Violet simply shook her head again, but she did not try to pull her hand away from Keriah’s grip.

She kept rubbing the woman’s fist, and even as she forced the stiff fingers open, she inserted her hand into Violet’s. “You must come with us, Violet. It isn’t safe here.”

The maid didn’t respond, her breaths coming short and fast.

“I know it is difficult, but you must force yourself to move. I will be here to help you.” Keriah gripped the maid’s hand firmly, willing her strength into the woman through their connection. “Come, Violet.”

She tugged at the maid’s hand, and it moved—just an inch, but it moved.

“We shall not allow anything to happen to you.” Keriah pulled harder, and slowly, as if the woman weighed forty stone, she eased her out from under the table and helped her to stand. She put her arm around the maid, rubbing her arms to warm her cold limbs.

“The only servants remaining are two footmen and Nunn, Mrs. Coulton-Jones’s lady’s maid,” the butler said.

Mr. Drydale glanced up at the ceiling. “She would be upstairs with the mistress of the house?”

Henderson nodded.

“We shall take Violet downstairs,” Mr. Drydale said. “Then Mr. Benjamin and I will go up to aid in the fighting.”

His eyes roved around as they descended the stairs, watching for any other intruders, but they encountered no one until they reached the entrance hall. The two footmen were there with Mr. Verling, who was attempting to convince them to leave through the front door, but the servants were reluctant.

“We cannot leave the mistress alone in the house,” one of the footmen was saying.
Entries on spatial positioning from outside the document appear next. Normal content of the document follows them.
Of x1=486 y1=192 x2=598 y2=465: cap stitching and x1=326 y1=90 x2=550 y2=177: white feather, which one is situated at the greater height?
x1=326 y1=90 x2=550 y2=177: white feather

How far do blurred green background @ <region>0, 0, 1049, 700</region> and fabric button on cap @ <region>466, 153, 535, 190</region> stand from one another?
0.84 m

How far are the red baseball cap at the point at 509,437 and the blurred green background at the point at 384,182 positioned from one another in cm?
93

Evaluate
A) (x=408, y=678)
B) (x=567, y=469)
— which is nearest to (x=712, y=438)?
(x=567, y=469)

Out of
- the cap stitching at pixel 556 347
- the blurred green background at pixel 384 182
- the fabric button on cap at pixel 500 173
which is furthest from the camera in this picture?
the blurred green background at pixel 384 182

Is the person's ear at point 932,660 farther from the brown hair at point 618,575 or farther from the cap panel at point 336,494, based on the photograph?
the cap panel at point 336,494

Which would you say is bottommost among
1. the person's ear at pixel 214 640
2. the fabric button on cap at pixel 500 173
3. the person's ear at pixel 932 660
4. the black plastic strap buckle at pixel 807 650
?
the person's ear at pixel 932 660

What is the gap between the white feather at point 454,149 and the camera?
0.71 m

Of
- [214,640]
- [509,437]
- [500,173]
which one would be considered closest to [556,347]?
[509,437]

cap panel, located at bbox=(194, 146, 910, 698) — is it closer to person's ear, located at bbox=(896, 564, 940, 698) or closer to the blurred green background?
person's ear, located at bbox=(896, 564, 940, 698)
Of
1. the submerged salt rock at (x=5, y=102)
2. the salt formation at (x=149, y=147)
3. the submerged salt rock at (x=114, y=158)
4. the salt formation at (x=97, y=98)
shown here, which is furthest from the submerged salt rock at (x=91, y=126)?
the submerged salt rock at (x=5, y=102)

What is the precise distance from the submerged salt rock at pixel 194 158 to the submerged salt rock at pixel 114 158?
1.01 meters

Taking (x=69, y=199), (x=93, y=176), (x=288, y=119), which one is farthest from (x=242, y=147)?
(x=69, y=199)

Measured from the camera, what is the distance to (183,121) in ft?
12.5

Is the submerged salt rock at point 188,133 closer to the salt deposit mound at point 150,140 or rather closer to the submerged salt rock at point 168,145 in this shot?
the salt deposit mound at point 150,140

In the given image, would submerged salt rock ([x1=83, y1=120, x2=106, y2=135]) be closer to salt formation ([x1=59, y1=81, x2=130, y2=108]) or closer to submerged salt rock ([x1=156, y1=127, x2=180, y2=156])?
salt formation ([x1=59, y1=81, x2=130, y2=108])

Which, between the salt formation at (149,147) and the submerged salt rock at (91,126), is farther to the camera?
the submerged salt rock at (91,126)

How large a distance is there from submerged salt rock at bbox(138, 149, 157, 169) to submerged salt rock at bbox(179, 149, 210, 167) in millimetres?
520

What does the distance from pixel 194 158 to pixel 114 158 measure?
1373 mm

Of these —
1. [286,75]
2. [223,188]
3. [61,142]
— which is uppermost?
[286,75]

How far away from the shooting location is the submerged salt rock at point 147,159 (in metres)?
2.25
“You must leave,” Henderson said as firmly as he could, although his voice trembled. “There is fighting on the second floor.”

“Is the mistress in danger?” the other footman asked, alarmed.

“Mr. Benjamin and I will go upstairs to help your mistress,” Mr. Drydale said.

“We shall come to assist you,” one of the footmen said.

Mr. Drydale shook his head. “These men are dangerous. Even trained Bow Street runners have difficulty fighting them.”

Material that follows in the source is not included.